**WORK TASK**
Convert the records below into a JSON list of strings, one string per line and no entries for blank lines. Leave the picture markers out of each string.

**Web page caption snippets**
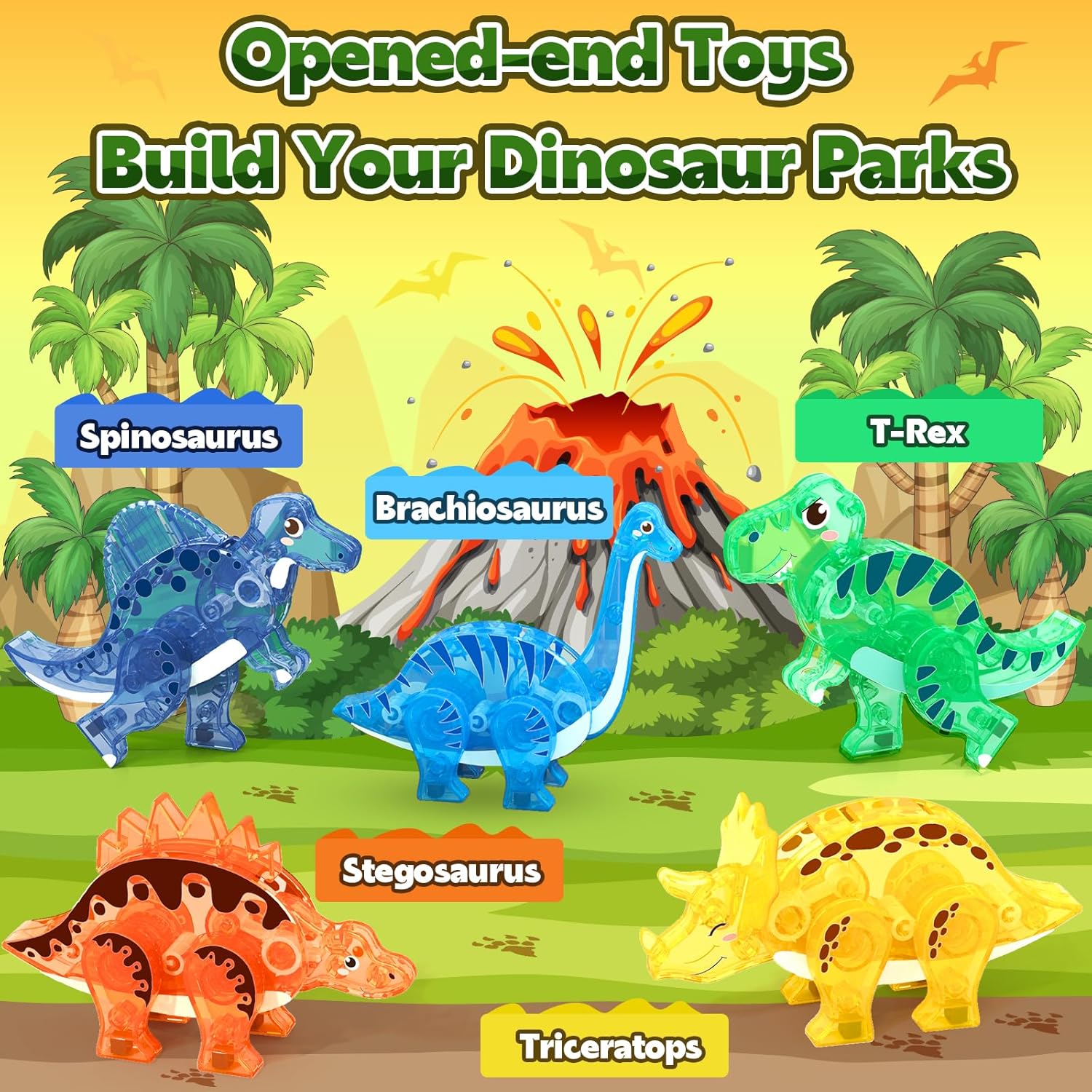 Detalle de Coodoo Dinosaur Magnetic Tiles 3D Set for Ages 3+ 🧩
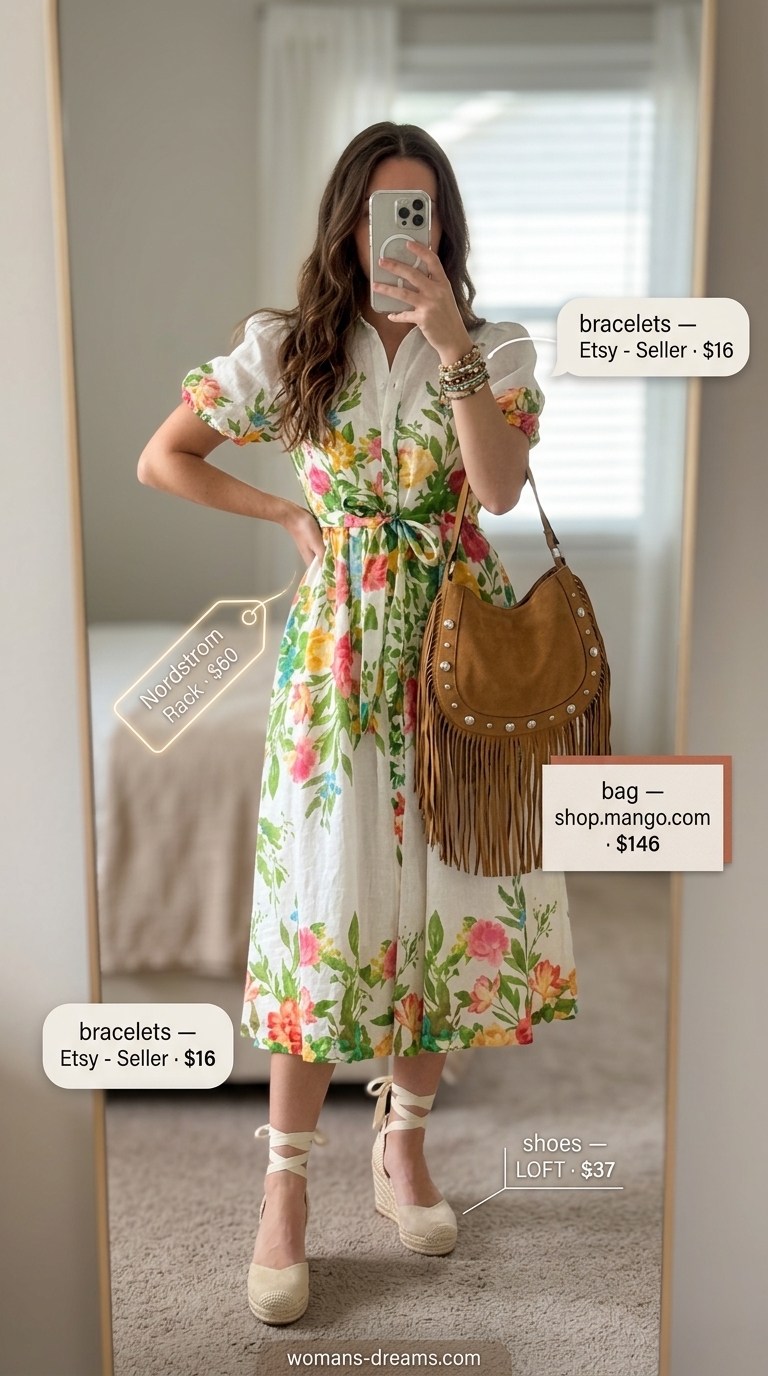Boho summer shirt dress for women 2026: Cream floral dress with suede bag and espadrilles.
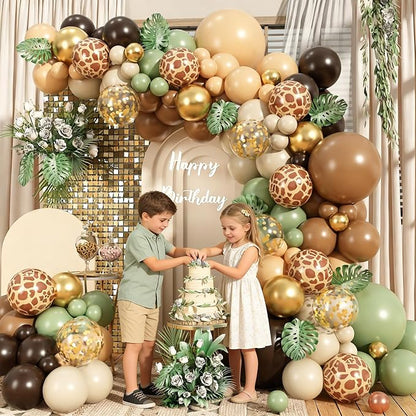 Sage Green Brown Balloon Garland Kit, Safari Balloon Garland Arch Kit - Image 3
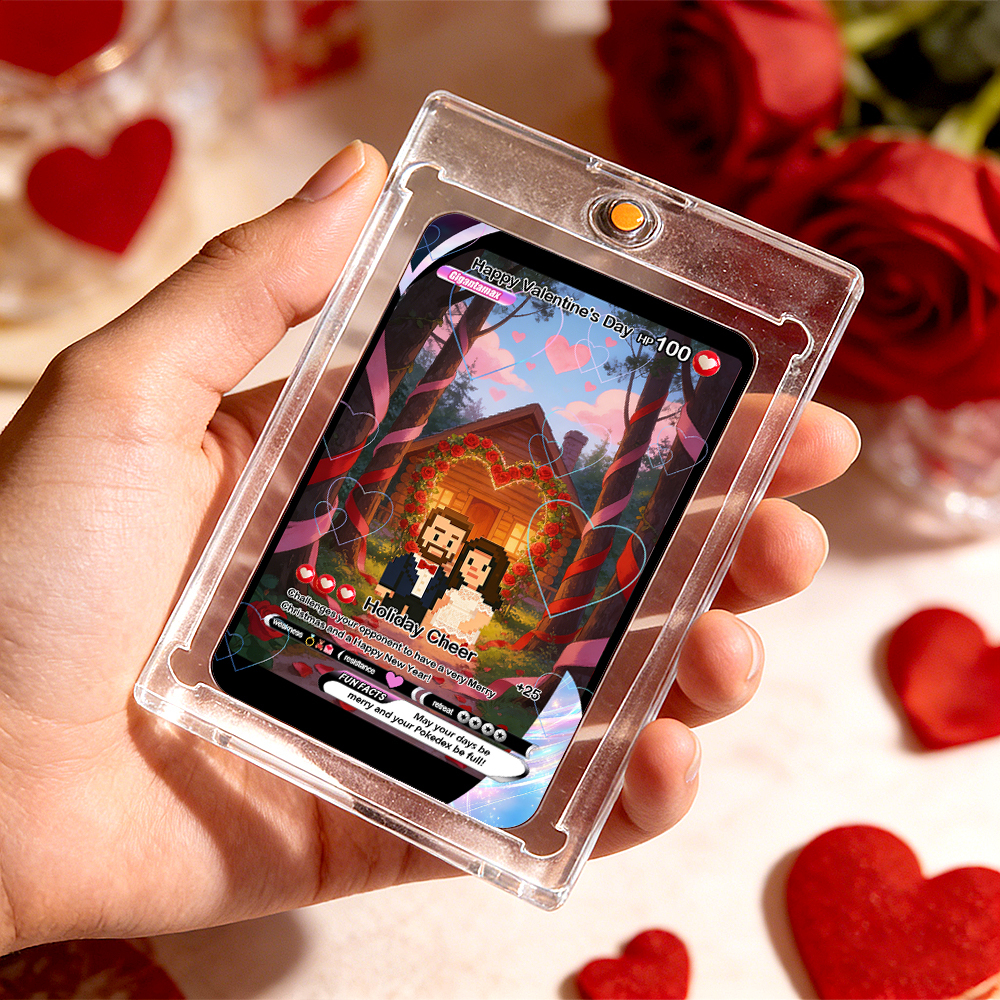 Carte De Saint-valentin Personnalisée « Je Te Choisis » - Cadeau Pour Couple - Transformez Votre Photo En Une Carte De Collection Unique Style Pixel Man - Idée Cadeau Saint-valentin - MyFaceSocksFR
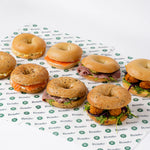 Variety bagel platter, serves 8, breakfast catering London, Route Catering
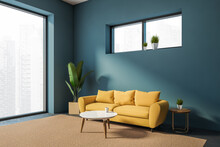 Modern Blue Living Room Corner With Sofa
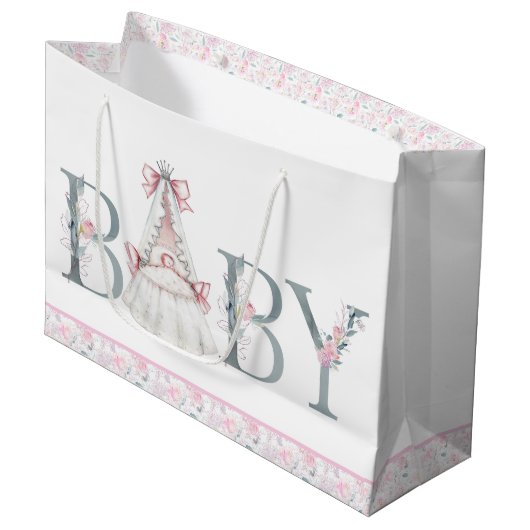 Pink Princess Baby shower Baby Gift Groot Cadeauzakje (Voorkant Gekanteld)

**FINISHED TASK**
[
  " Detalle de Coodoo Dinosaur Magnetic Tiles 3D Set for Ages 3+ 🧩",
  "Boho summer shirt dress for women 2026: Cream floral dress with suede bag and espadrilles.",
  " Sage Green Brown Balloon Garland Kit, Safari Balloon Garland Arch Kit - Image 3",
  " Carte De Saint-valentin Personnalisée « Je Te Choisis » - Cadeau Pour Couple - Transformez Votre Photo En Une Carte De Collection Unique Style Pixel Man - Idée Cadeau Saint-valentin - MyFaceSocksFR",
  " Variety bagel platter, serves 8, breakfast catering London, Route Catering",
  " Modern Blue Living Room Corner With Sofa",
  " Pink Princess Baby shower Baby Gift Groot Cadeauzakje (Voorkant Gekanteld)"
]